We were heading to Alto de San Andres and it was within striking distance. With one look back at the secluded valley we turned towards the village.



The morning was all about the sites but at this stage it was all about the hike and we didn't have the time or energy for Alto de San Andres which we passed on our way downhill. There was one last stream to cross and a short uphill stretch and we came out right along side La Portada.
It had taken us over four hours at a prompt pace and we were elated but also exhausted. As we turned into the restaurant for a drink we saw the young Colombian couple, they couldn't believe we finished the hike. Others laughed when they heard we'd done the whole circuit in one day, "That's a two day walk," they said! We were lucky to have been warned about the difficulty of the walk (and that we were heading in the "wrong" direction) because this set our expectation and ensured both that we took the hike seriously and that we tackled it at a relatively fast pace, which was a necessity given that we started after 1:30pm.
I was delighted to return to the hotel!
Certainly people do this walk in a single day but I can see the logic of giving yourself two full days to enjoy Tierradentro.  I'd recommend three nights at La Portada which would allow an more leisurely exploration of the area. Given the effort it takes to get here, the archeological park and the wonderful walking I think it makes sense to take advantage of the simplicity, charm and value offered by La Portada which makes such a delightful combination with a visit to San Agustin. Tierradentro was one of the highlights of our trip to Colombia, sitting eating the wonderful set dinner and talking to the other travelers (many of whom were Colombian) was an incredibly congenial and memorable experience. I highly recommend making the effort to get here.
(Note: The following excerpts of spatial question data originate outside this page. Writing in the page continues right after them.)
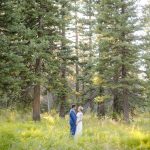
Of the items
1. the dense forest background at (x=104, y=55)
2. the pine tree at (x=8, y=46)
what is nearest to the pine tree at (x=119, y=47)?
the dense forest background at (x=104, y=55)

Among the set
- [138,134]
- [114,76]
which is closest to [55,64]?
[114,76]

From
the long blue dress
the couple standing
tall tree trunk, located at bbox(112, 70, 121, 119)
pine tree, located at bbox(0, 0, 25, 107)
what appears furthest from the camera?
tall tree trunk, located at bbox(112, 70, 121, 119)

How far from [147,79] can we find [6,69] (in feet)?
37.7

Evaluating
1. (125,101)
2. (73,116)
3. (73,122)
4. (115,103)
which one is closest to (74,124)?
(73,122)

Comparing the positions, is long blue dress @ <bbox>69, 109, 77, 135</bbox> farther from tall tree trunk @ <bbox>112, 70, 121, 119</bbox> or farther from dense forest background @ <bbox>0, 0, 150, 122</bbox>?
tall tree trunk @ <bbox>112, 70, 121, 119</bbox>

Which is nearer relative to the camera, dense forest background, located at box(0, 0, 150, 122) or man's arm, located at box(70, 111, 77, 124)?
man's arm, located at box(70, 111, 77, 124)

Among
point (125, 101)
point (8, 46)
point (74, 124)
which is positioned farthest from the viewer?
point (125, 101)

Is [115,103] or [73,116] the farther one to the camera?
[115,103]

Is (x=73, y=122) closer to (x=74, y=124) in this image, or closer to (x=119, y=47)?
(x=74, y=124)

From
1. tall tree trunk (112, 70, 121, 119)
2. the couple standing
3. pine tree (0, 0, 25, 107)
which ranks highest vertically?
pine tree (0, 0, 25, 107)

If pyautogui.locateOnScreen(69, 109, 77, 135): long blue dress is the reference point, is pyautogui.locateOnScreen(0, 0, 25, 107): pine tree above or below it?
above

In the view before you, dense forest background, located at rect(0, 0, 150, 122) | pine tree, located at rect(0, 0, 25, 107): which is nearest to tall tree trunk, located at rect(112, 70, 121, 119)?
dense forest background, located at rect(0, 0, 150, 122)

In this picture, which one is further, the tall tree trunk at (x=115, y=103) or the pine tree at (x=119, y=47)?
the tall tree trunk at (x=115, y=103)

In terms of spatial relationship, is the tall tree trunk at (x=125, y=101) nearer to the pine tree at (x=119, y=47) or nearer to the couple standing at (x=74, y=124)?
the pine tree at (x=119, y=47)
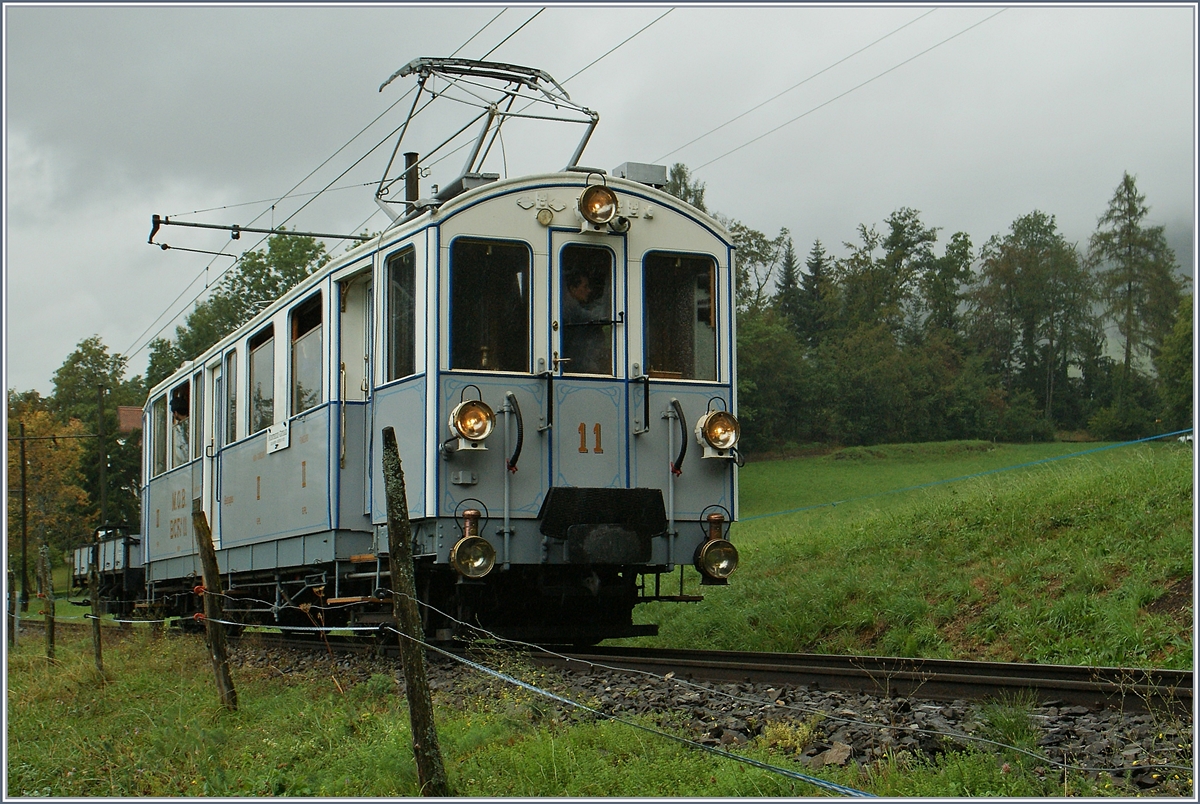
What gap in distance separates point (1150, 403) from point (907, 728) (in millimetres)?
55636

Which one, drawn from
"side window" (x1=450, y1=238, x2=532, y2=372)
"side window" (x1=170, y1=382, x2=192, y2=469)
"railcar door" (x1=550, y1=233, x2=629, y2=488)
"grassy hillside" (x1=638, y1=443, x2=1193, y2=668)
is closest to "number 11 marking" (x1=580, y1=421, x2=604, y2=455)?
"railcar door" (x1=550, y1=233, x2=629, y2=488)

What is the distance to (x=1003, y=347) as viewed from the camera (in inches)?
2584

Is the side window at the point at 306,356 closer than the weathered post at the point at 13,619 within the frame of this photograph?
Yes

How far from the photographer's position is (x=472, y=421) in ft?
29.7

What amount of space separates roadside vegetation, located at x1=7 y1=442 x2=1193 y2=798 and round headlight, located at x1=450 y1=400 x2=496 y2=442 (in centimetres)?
184

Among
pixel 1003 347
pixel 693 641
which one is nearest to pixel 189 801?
pixel 693 641

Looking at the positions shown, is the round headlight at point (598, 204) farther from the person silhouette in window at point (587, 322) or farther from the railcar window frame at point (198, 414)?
the railcar window frame at point (198, 414)

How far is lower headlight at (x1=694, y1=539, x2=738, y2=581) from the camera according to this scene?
956 cm

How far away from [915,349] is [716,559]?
5620 cm

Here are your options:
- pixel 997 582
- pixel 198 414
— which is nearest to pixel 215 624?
pixel 198 414

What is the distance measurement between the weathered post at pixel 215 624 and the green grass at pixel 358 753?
162mm

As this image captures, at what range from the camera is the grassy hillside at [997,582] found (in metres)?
9.80

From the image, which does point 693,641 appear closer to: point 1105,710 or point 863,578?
point 863,578

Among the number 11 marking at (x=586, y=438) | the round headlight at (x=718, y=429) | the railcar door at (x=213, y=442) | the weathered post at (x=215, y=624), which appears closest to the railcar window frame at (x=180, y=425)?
the railcar door at (x=213, y=442)
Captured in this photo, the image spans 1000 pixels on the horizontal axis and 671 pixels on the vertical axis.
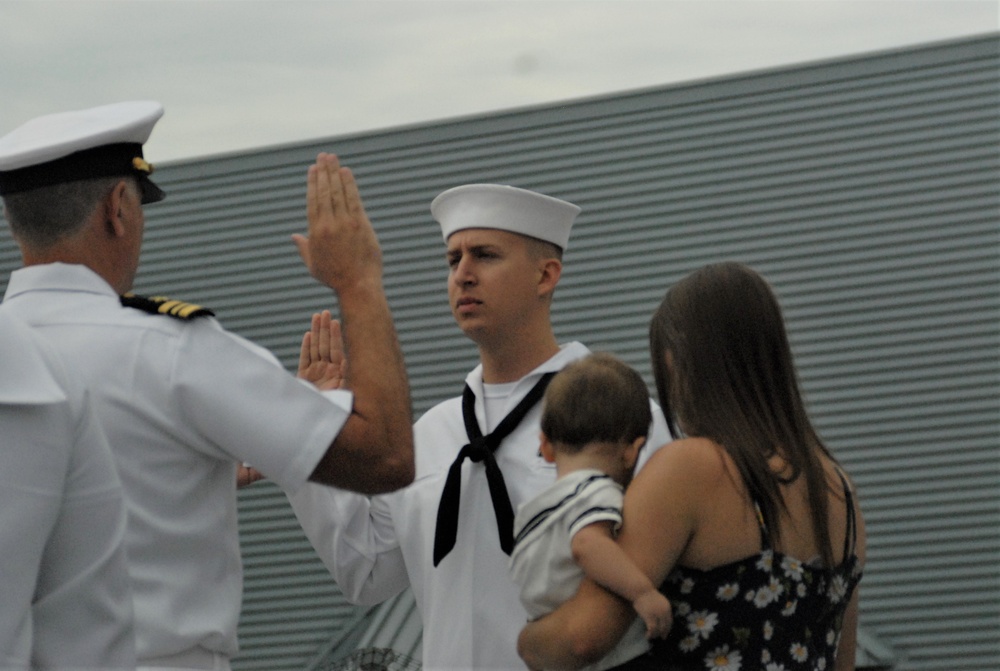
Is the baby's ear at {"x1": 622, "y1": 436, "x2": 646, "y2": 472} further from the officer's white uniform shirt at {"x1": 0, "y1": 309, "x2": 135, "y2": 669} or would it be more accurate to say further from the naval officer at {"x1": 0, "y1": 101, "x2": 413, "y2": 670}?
the officer's white uniform shirt at {"x1": 0, "y1": 309, "x2": 135, "y2": 669}

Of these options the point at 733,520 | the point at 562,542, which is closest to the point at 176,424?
the point at 562,542

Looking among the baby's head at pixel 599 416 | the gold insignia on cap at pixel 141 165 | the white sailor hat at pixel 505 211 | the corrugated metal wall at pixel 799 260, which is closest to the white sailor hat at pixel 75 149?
the gold insignia on cap at pixel 141 165

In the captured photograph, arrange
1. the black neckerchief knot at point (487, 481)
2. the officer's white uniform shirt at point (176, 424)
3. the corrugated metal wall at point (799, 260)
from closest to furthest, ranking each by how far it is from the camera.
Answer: the officer's white uniform shirt at point (176, 424) → the black neckerchief knot at point (487, 481) → the corrugated metal wall at point (799, 260)

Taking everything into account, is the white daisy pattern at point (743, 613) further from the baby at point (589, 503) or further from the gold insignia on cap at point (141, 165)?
the gold insignia on cap at point (141, 165)

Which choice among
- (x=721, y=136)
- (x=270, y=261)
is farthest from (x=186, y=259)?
(x=721, y=136)

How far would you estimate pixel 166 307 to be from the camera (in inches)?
99.4

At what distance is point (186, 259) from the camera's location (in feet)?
39.9

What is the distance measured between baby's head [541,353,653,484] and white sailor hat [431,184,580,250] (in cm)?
105

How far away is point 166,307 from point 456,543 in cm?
125

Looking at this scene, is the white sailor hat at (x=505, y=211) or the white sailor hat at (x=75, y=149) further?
the white sailor hat at (x=505, y=211)

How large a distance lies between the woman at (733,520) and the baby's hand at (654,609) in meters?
0.05

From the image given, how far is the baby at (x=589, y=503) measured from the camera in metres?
2.55

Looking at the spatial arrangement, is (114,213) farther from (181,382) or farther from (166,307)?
(181,382)

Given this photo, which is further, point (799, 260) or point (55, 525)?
point (799, 260)
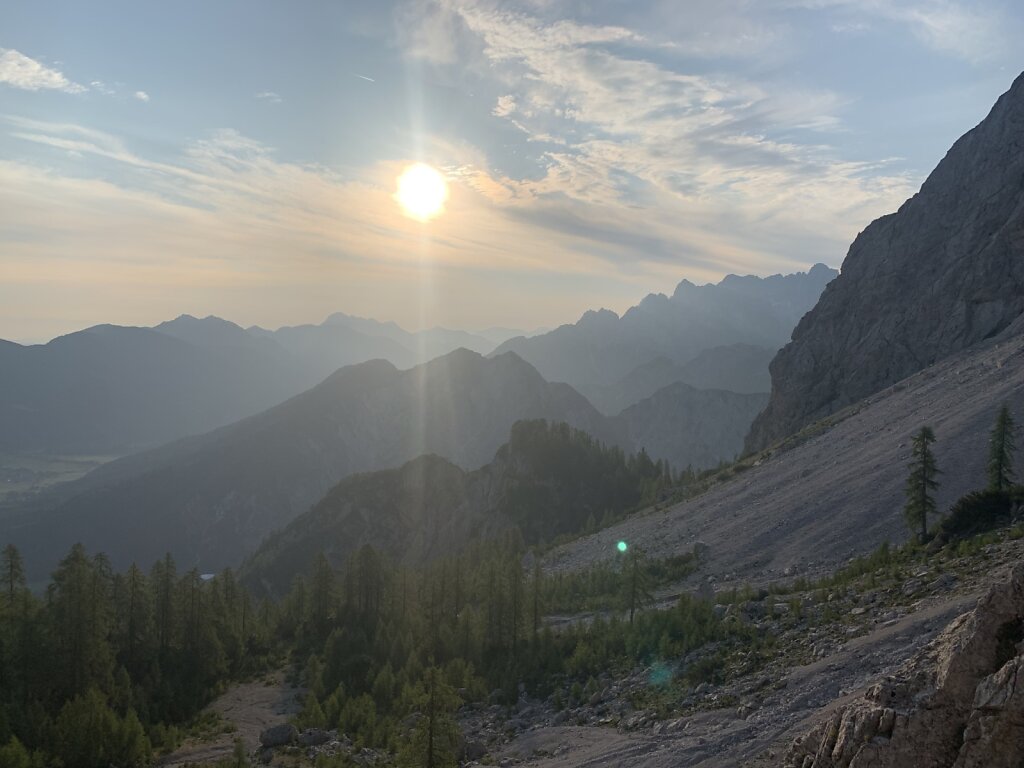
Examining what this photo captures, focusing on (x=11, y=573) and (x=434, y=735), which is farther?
(x=11, y=573)

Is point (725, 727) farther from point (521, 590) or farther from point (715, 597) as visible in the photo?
point (521, 590)

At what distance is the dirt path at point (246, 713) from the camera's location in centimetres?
3769

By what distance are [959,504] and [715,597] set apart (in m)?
17.3

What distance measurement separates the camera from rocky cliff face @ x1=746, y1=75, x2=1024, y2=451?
107m

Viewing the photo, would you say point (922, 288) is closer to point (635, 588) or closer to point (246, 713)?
point (635, 588)

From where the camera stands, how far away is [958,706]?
11891 mm

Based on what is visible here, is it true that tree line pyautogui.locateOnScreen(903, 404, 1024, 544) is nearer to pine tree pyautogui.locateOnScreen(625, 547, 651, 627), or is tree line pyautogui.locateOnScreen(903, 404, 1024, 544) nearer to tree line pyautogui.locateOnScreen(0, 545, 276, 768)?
pine tree pyautogui.locateOnScreen(625, 547, 651, 627)

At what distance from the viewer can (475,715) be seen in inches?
1633

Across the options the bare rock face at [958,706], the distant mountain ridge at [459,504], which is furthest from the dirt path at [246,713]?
the distant mountain ridge at [459,504]

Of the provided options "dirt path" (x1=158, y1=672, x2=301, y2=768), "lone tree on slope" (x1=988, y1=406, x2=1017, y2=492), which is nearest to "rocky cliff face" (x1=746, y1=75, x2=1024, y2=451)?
"lone tree on slope" (x1=988, y1=406, x2=1017, y2=492)

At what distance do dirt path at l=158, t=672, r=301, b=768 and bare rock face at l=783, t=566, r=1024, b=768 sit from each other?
35042 mm

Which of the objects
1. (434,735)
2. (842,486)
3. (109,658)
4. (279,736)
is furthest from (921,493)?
(109,658)

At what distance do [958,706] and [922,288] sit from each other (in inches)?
5164

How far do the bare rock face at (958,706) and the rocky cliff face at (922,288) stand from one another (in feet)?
358
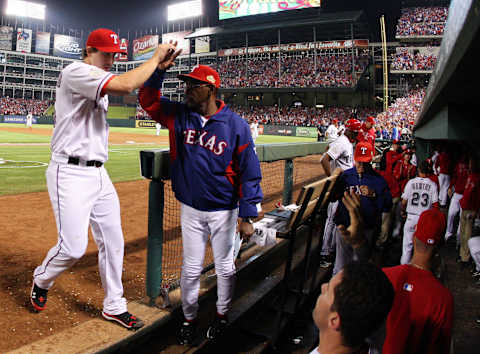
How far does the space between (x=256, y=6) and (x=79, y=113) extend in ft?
170

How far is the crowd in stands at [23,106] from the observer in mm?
58400

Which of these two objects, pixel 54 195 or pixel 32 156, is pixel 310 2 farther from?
pixel 54 195

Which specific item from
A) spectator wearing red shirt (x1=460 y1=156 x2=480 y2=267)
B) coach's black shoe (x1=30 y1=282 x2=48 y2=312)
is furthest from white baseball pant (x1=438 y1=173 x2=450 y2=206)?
coach's black shoe (x1=30 y1=282 x2=48 y2=312)

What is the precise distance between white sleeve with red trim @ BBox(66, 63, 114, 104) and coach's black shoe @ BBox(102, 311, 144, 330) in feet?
4.70

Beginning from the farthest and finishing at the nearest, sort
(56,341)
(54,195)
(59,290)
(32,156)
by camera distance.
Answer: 1. (32,156)
2. (59,290)
3. (54,195)
4. (56,341)

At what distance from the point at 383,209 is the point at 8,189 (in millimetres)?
7237

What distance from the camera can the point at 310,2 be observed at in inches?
1796

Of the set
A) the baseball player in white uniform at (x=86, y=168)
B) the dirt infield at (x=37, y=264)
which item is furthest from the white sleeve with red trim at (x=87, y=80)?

Tips: You need to carry plenty of water, the weather is hot and the hike is demanding. Leave at Take more than you think you will need. You will need to be reasonably fit to complete this hike , I would recommend leaving yourselves five hours to be safe, particularly if you are hiking in the direction we went in or if you want time to explore the sites.  Be prepared for a narrow , rocky track that may disappear at some points, as well as demanding uphill and downhill sections. You will find yourself walking on loose scree and some muddy sections. Don't be surprised if you end up on your bum at least once!


Comments

Dona said…
Wow what a hike. Great photos. I don't think Colombia knows about switchbacks. We're finding hikes in Ecuador much better marked.
It was indeed some hike! Glad to know things are well marked in Ecuador, we plan to learn everything from your trip!
Anonymous said…
My sons & I could have written this post! We stayed at La Portada & hiked Tierradentro July 2014 & did the same loop & direction as you did, also in one day! I truly thought I was going to have to sleep overnight on the pathway because I've never been as physically exhausted as I was when climbing to Aguacate (I was 46 at the time but work out daily). The only difference in stories is that it rained heavily when we arrived at the top so our entire hike back to the hostel was on mud-soaked paths. We slipped & slid our way down. It was NOT pleasant. But I'm glad we did it.
So interested to read your comment
So fascinated to read you comment, thanks for posting! I'm glad my description matched your experience. I can't imagine how difficult it was to return from Agaucate in the rain and mud, I'm glad we didn't experience that it must have been awful.